The chain type is used to select the appropriate constant region primer:
$ igseq show primers
Species Type Seq
human gamma GCCAGGGGGAAGACCGATGGGCCCTTGGTGGA
human alpha GAGGCTCAGCGGGAAGACCTTGGGGCTGGTCGG
human mu AGGAGACGAGGGGGAAAAGGGTTGGGGCGGATG
human epsilon GCGGGTCAAGGGGAAGACGGATGGGCTCTGTGT
human delta CTGATATGATGGGGAACACATCCGGAGCCTTGG
human kappa GCGGGAAGATGAAGACAGATGGTGCAGCCACAG
human lambda GGCCTTGTTGGCTTGAAGCTCCTCAGAGGAGGG
rhesus gamma GCCAGGGGGAAGACCGATGGGCCCTTGGTGGA
rhesus alpha GAGGCTCAGCGGGAAGACCTTGGGGCTGGTCGG
rhesus mu GAGACGAGGGGGAAAAGGGTTGGGGCGGATGCA
rhesus epsilon CGGGTCAAGGGGAAGACGGATGGGCTCTGTGTG
rhesus delta CTGATATGATGGGGAACACATCCGGAGCCTTGG
rhesus kappa GCGGGAAGATGAAGACAGATGGTGCAGCCACAG
rhesus lambda GGCCTTGTTGGCTTGAAGCTCCTCAGAGGAGGG
See igseq/data/examples/readproc.sh
for an example read processing workflow
from start to finish with a small set of reads.
Various convenience subcommands:
- igblast: Run IgBLAST with a streamlined interface.
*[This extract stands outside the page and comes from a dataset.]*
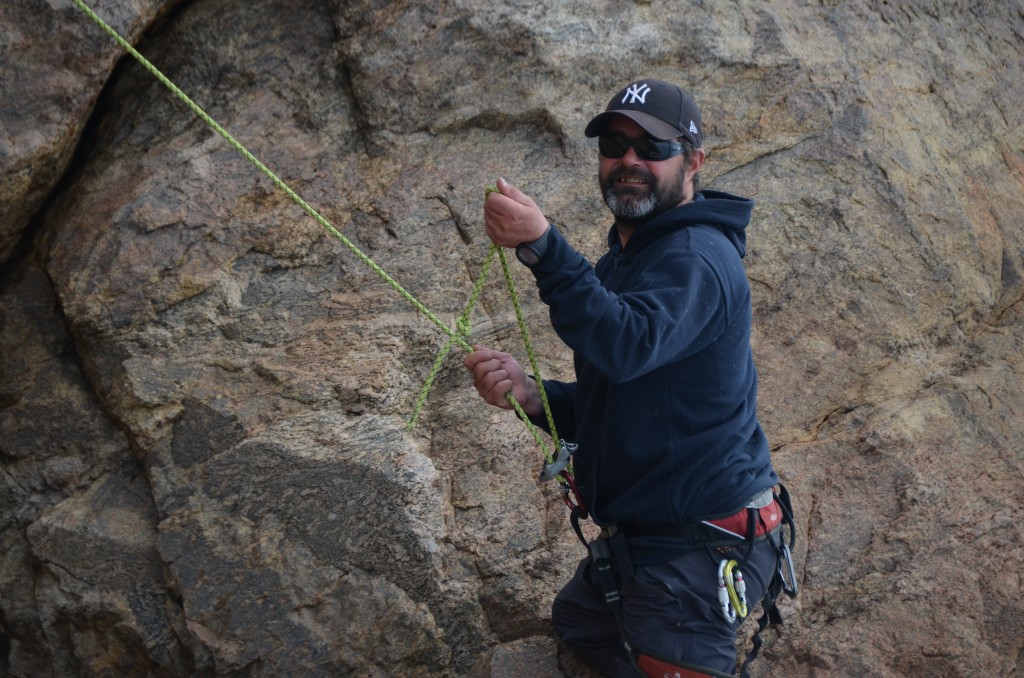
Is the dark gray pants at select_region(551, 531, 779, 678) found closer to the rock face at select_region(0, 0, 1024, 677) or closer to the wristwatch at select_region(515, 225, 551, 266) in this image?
the rock face at select_region(0, 0, 1024, 677)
This can handle transparent database and auxiliary data file creation from rhesus or human germline V(D)J references.
- summarize: Summarize attributes of antibody sequences in a table via IgBLAST.
- vdj-gather: Gather VDJ sequences into one directory.
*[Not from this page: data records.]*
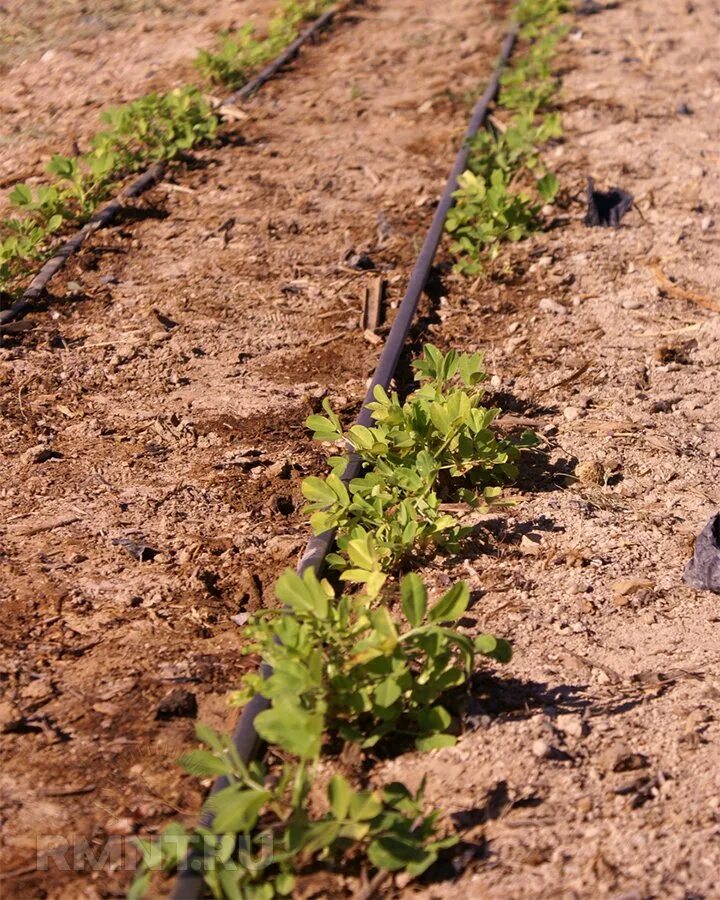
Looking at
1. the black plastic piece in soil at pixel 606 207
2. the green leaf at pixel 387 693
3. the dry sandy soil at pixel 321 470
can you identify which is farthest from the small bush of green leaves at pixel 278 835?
the black plastic piece in soil at pixel 606 207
- vdj-match: Find closest-matching germline VDJ sequences.
- convert: Convert between FASTA/FASTQ/CSV/TSV formats.
- identity: Calculate pairwise identities.
- msa: Create multiple sequence alignments (using MUSCLE).
- tree: Create and format phylogenetic trees (using FastTree).
- list, show: list built-in reference data files, and show file contents with support for pretty-printing some common formats.